Researchers from the University of Exeter said their findings showed ’intensive farming practices’ increased the likelihood of cattle contracting bovine TB.
They also liked bTB risk to farming practices like the amount of maize grown, the use of silage and even landscape features like hedgerows.
The study, funded by BBSRC and published online here in the Royal Society journal Biological Letters on Wednesday, analysed data from 503 farms which had suffered a TB breakdown alongside 808 control farms in areas of high TB risk.
Key findings included:
Dr Fiona Mathews, Associate Professor in Mammalian Biology, who led the study, said: “TB is absolutely devastating for farming, and it’s essential that workable solutions are found.

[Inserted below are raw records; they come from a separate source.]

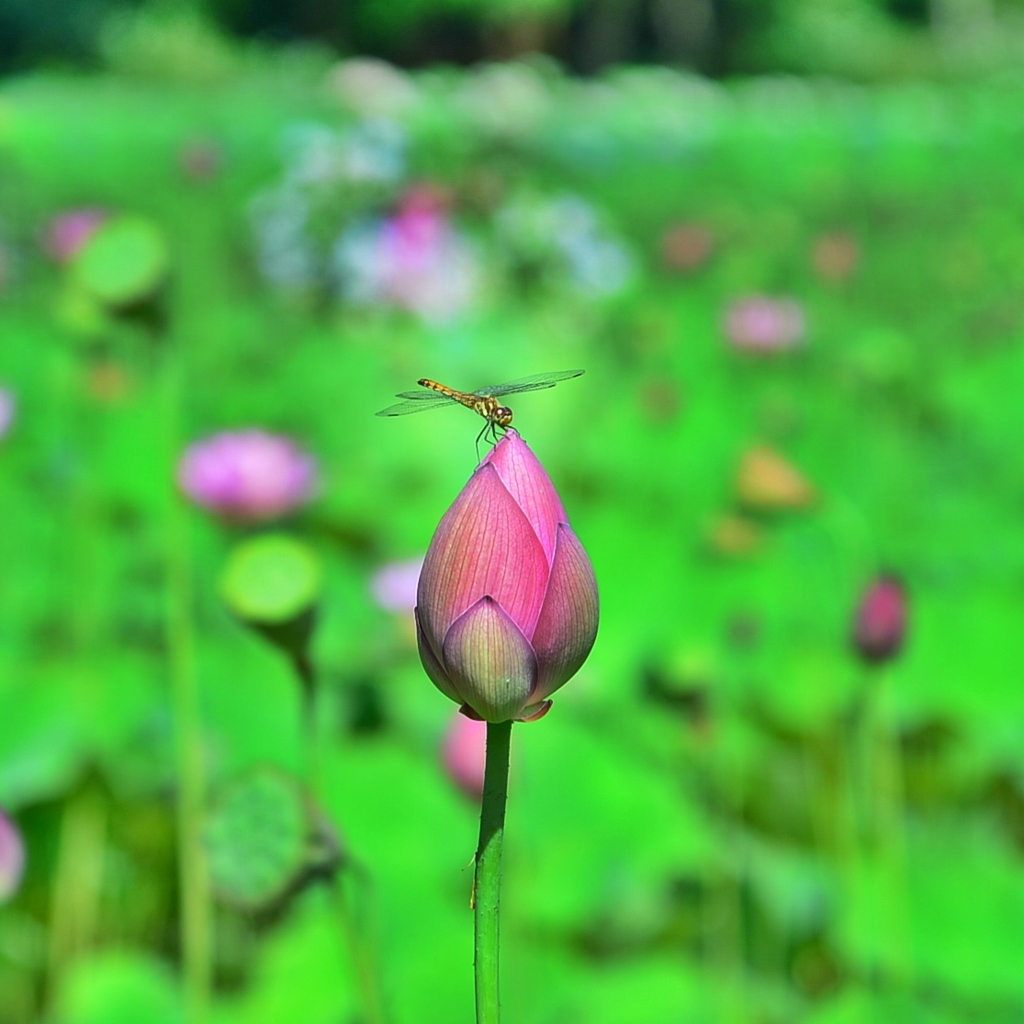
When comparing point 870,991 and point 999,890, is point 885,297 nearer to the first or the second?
point 999,890

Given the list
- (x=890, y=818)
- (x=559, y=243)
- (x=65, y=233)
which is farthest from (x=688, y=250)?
(x=890, y=818)

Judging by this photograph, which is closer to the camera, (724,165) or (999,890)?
(999,890)

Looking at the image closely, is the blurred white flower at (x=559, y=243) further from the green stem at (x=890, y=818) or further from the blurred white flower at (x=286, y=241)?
the green stem at (x=890, y=818)

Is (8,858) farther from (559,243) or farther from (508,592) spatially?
(559,243)

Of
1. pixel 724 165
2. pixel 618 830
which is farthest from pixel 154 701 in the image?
pixel 724 165

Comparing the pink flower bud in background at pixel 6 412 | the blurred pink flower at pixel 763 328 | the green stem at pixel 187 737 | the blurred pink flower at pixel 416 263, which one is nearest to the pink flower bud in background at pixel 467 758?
the green stem at pixel 187 737

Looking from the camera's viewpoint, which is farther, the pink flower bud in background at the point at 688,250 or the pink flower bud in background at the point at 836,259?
the pink flower bud in background at the point at 688,250

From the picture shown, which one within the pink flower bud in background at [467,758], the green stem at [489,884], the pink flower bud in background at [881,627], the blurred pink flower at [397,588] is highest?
the green stem at [489,884]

"In the worst hit areas, farms are frequently affected over and over again with crippling consequences.
"If lower intensity production means better animal health, it offers a sustainable long-term strategy in high risk areas.”
The researchers said the last few decades had seen radical changes in farming practices, with half of British dairy farmers have gone out of business since 2002.
Those that remain have larger herds and greater productivity: average herd size increased from 75 animals in 1996 to 133 in 2014 (a rise of 77per cent). Meanwhile average annual milk yield has increased from 5,775 litres per cow in 1995 to 7,535l per cow in 2013 (a rise of 27 per cent).
Dr Mathews said: “This is the first large-scale study to link a range of landscape-scale habitat features and farming practices with bTB.
"All of the effects we have found are additive, so changing several linked aspects of the farming system could potentially make a big difference.
"Farmers are already aware that biosecurity in the farmyard can help reduce the risk of bTB in cattle.
"We have now shown that wider environmental management is also important. By finding out more about these links, we hope that we can help eradicate this terrible disease.”